▶ **Directions for this task**
Please reproduce all the data exactly as written and omit the pictures.

▶ **Information**
────────────────────
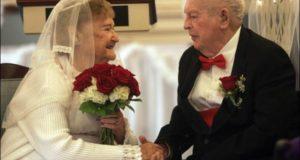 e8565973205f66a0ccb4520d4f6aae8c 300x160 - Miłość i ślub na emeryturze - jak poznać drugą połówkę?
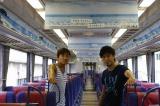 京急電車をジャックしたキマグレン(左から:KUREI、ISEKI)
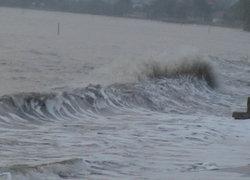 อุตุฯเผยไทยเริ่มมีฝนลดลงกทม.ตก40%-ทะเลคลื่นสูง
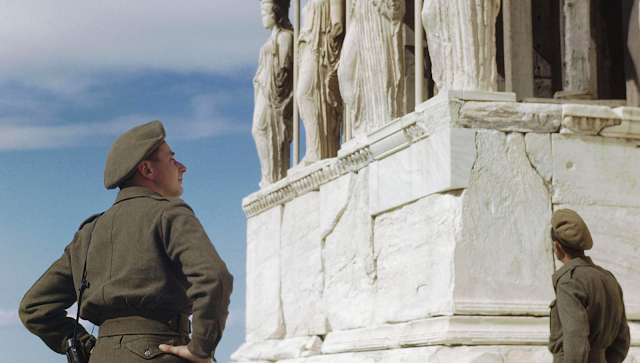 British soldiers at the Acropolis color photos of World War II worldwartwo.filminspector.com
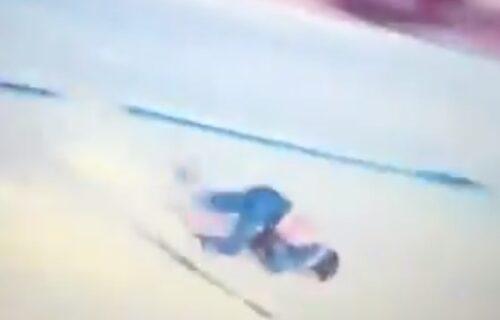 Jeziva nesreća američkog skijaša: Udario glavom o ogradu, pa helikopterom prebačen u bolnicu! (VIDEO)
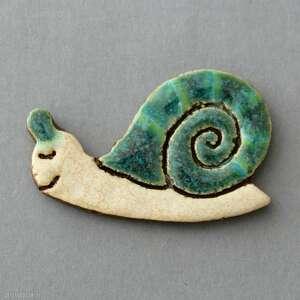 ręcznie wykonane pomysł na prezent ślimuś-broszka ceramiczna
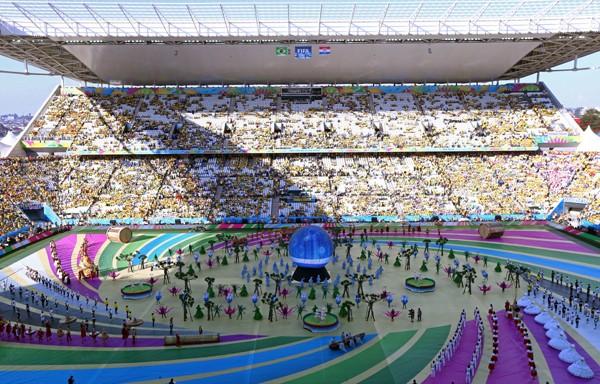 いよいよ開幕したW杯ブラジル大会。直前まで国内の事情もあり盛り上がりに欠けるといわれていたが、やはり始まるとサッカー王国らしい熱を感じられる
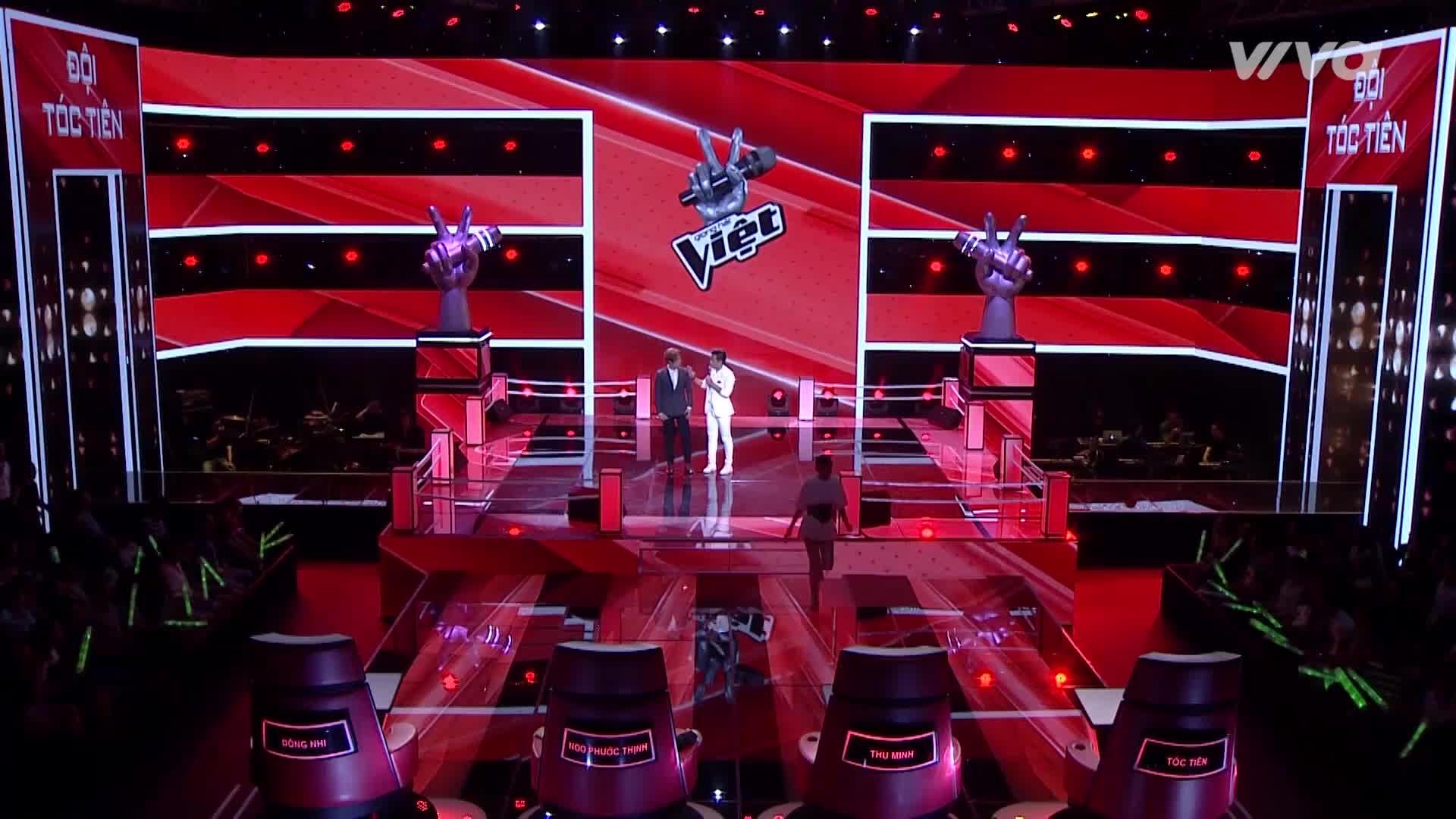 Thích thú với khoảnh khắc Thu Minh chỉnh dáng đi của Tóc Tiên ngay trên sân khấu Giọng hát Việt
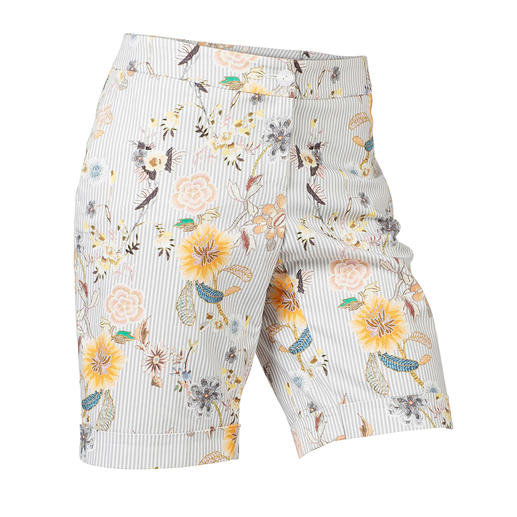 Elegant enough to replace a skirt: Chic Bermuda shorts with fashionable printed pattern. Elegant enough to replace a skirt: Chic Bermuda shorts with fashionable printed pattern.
────────────────────
▶ **Expected answer**
 e8565973205f66a0ccb4520d4f6aae8c 300x160 - Miłość i ślub na emeryturze - jak poznać drugą połówkę?
 京急電車をジャックしたキマグレン(左から:KUREI、ISEKI)
 อุตุฯเผยไทยเริ่มมีฝนลดลงกทม.ตก40%-ทะเลคลื่นสูง
 British soldiers at the Acropolis color photos of World War II worldwartwo.filminspector.com
 Jeziva nesreća američkog skijaša: Udario glavom o ogradu, pa helikopterom prebačen u bolnicu! (VIDEO)
 ręcznie wykonane pomysł na prezent ślimuś-broszka ceramiczna
 いよいよ開幕したW杯ブラジル大会。直前まで国内の事情もあり盛り上がりに欠けるといわれていたが、やはり始まるとサッカー王国らしい熱を感じられる
 Thích thú với khoảnh khắc Thu Minh chỉnh dáng đi của Tóc Tiên ngay trên sân khấu Giọng hát Việt
 Elegant enough to replace a skirt: Chic Bermuda shorts with fashionable printed pattern. Elegant enough to replace a skirt: Chic Bermuda shorts with fashionable printed pattern.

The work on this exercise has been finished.